● **Data provided**:
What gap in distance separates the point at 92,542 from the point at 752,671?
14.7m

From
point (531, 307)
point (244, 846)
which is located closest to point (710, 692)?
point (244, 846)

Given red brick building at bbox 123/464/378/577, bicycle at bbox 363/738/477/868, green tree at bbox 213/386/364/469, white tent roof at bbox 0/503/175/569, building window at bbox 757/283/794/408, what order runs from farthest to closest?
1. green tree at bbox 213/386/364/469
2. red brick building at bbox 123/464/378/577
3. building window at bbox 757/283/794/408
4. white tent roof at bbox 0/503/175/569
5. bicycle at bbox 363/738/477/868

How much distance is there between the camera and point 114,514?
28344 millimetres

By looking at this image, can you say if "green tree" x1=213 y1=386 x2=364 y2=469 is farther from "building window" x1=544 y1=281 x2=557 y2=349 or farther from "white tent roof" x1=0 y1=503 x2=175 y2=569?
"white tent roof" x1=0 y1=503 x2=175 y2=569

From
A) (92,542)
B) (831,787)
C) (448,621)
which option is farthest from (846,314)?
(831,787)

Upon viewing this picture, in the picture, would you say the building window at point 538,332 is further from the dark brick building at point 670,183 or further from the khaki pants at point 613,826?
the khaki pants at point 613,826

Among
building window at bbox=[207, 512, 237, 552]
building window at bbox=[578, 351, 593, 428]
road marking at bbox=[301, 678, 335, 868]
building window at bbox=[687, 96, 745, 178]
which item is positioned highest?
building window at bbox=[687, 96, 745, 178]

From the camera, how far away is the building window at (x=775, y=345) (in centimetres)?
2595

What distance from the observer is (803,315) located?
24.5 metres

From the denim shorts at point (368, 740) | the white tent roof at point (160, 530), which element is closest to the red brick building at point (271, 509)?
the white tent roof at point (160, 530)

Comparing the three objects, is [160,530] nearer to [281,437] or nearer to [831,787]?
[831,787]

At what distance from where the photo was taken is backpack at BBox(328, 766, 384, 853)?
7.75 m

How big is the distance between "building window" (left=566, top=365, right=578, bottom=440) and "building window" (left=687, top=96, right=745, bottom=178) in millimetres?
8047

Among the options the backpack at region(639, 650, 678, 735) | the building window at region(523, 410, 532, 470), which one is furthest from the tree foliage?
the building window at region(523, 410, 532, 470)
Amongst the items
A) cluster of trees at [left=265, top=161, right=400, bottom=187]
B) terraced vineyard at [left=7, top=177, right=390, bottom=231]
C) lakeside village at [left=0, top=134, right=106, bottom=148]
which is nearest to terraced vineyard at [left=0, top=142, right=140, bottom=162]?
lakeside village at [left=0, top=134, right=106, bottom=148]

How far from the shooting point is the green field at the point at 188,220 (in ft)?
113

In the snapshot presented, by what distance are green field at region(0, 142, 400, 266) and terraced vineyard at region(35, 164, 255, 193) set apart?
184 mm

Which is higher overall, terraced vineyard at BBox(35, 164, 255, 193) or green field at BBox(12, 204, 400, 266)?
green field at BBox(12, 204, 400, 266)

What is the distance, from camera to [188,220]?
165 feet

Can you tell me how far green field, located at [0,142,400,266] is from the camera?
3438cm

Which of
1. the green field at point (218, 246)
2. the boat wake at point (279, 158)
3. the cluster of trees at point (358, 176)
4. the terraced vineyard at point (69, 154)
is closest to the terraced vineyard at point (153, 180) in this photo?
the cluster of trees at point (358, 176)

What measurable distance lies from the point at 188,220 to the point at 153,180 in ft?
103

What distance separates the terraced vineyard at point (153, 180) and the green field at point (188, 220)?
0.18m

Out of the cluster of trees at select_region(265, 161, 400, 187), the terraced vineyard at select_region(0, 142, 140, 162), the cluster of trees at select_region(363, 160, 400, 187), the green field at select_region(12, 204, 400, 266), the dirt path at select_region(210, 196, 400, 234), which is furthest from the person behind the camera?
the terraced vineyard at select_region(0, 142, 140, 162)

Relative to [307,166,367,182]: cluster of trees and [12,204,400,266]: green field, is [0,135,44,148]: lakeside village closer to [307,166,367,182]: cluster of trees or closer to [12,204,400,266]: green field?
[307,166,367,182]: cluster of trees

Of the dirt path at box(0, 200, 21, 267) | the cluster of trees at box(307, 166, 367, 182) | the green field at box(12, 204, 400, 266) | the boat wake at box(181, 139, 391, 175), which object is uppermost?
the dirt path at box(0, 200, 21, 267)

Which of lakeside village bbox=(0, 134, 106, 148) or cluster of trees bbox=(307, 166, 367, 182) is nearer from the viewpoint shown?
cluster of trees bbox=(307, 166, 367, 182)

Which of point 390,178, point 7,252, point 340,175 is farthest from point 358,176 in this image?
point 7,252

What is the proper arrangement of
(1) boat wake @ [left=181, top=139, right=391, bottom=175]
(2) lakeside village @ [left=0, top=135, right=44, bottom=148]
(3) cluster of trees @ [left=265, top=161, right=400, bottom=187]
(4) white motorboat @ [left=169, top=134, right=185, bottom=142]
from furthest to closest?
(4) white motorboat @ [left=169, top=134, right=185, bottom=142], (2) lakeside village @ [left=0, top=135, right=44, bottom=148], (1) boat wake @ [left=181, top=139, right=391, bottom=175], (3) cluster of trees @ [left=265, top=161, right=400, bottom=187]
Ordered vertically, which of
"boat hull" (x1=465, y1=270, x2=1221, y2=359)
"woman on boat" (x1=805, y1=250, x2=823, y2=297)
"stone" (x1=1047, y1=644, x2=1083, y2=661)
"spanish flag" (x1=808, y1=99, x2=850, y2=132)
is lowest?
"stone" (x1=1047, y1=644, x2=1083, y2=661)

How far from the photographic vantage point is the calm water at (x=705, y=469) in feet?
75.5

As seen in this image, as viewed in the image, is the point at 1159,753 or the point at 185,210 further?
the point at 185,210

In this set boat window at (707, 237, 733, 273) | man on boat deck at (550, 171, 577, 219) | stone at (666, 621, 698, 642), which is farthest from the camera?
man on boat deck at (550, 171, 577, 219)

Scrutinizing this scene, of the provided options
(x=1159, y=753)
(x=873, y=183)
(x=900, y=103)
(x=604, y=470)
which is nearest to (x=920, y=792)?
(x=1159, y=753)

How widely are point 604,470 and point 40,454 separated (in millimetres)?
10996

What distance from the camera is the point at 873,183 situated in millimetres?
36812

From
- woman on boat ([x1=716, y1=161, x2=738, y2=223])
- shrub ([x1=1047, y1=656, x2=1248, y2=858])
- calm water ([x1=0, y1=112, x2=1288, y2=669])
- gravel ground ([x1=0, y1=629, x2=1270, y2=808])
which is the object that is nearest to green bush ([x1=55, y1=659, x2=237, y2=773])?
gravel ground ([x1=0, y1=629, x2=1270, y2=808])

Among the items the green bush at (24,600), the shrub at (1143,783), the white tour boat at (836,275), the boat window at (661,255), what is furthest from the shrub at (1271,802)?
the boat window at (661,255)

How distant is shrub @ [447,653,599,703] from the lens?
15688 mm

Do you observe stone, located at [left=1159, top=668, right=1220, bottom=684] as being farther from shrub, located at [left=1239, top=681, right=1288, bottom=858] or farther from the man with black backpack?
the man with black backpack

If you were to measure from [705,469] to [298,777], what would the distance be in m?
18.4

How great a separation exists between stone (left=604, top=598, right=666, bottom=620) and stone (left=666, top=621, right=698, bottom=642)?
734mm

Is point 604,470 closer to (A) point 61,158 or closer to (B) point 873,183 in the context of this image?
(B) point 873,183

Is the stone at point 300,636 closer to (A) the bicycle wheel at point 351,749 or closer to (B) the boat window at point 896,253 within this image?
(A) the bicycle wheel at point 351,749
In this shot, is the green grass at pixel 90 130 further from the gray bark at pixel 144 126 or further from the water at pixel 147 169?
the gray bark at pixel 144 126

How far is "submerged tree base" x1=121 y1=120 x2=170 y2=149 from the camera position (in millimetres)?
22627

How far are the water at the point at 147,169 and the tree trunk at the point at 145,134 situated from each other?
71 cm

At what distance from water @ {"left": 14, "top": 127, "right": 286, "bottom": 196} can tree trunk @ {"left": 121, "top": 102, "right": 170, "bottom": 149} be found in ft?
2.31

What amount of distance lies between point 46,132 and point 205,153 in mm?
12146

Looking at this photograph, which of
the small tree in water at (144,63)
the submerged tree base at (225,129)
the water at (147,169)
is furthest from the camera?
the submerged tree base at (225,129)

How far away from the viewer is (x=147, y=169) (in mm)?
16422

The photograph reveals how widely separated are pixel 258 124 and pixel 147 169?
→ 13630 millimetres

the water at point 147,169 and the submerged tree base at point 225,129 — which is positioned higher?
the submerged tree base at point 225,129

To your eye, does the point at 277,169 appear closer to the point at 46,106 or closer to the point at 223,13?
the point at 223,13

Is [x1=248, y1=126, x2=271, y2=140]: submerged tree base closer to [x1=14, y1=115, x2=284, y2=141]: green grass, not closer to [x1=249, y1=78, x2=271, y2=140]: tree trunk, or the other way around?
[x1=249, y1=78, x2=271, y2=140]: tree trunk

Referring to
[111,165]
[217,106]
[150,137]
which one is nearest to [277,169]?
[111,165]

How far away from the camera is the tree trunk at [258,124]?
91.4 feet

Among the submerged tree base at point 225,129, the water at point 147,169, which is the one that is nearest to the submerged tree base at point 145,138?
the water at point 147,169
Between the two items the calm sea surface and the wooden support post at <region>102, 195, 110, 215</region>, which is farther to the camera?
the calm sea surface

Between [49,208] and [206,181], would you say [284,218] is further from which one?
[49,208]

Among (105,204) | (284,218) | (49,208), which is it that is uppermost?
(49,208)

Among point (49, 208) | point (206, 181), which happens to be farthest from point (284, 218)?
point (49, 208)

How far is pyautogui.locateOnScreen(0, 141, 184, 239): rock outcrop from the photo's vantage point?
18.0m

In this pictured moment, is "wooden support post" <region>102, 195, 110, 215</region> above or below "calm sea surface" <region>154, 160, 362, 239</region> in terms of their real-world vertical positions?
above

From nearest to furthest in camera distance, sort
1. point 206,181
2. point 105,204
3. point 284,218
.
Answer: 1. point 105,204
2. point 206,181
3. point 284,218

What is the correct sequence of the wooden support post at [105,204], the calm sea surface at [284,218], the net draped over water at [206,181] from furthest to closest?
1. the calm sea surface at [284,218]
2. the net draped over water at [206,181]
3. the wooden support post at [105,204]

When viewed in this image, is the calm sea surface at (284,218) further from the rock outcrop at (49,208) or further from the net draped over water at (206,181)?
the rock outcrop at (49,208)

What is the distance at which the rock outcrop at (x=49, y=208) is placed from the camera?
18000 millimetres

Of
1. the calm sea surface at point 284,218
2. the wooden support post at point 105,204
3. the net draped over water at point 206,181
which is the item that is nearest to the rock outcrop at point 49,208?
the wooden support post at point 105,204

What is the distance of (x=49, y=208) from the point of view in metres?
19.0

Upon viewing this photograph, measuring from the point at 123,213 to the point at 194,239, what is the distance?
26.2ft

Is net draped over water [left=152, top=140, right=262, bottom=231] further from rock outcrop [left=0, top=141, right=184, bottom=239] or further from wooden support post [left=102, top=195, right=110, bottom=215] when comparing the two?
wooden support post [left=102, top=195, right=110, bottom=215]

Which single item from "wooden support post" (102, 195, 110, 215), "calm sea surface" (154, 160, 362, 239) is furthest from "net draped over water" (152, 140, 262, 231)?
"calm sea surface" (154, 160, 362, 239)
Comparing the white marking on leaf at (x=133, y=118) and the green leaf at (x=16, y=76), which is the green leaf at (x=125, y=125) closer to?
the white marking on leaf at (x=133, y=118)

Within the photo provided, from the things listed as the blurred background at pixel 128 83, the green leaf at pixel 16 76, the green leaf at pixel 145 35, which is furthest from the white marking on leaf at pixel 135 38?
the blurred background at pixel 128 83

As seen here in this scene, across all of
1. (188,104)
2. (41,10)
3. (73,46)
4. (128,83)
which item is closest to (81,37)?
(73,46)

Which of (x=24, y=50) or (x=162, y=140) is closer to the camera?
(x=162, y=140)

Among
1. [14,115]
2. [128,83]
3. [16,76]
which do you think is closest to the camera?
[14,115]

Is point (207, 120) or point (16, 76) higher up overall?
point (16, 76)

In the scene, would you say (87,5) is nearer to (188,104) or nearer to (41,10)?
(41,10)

● **Exercise prompt**:
Reproduce the lines of the entries above exactly, but only from the line containing "What is the distance of" through the final line.

● **Problem solution**:
What is the distance of (x=49, y=208) from the point of view in metres?
19.0

Upon viewing this photograph, measuring from the point at 123,213 to the point at 194,239, what is the distance?
26.2ft

Is net draped over water [left=152, top=140, right=262, bottom=231] further from rock outcrop [left=0, top=141, right=184, bottom=239] or further from wooden support post [left=102, top=195, right=110, bottom=215] when comparing the two?
wooden support post [left=102, top=195, right=110, bottom=215]

Which single item from "wooden support post" (102, 195, 110, 215), "calm sea surface" (154, 160, 362, 239) is furthest from "net draped over water" (152, 140, 262, 231)?
"calm sea surface" (154, 160, 362, 239)
Comparing the white marking on leaf at (x=133, y=118) and the green leaf at (x=16, y=76), which is the green leaf at (x=125, y=125) closer to?
the white marking on leaf at (x=133, y=118)

Within the photo provided, from the things listed as the blurred background at pixel 128 83, the green leaf at pixel 16 76, the green leaf at pixel 145 35, which is furthest from the white marking on leaf at pixel 135 38?
the blurred background at pixel 128 83

As seen here in this scene, across all of
1. (188,104)
2. (41,10)
3. (73,46)
4. (128,83)
which item is closest to (81,37)?
(73,46)

Which of (x=24, y=50) or (x=162, y=140) is closer to the camera?
(x=162, y=140)

Among
1. [14,115]
2. [128,83]
3. [16,76]
which do you think is closest to the camera?
[14,115]

Is point (207, 120) or point (16, 76) higher up overall?
point (16, 76)

In the scene, would you say (87,5) is nearer to (188,104) or nearer to (41,10)?
(41,10)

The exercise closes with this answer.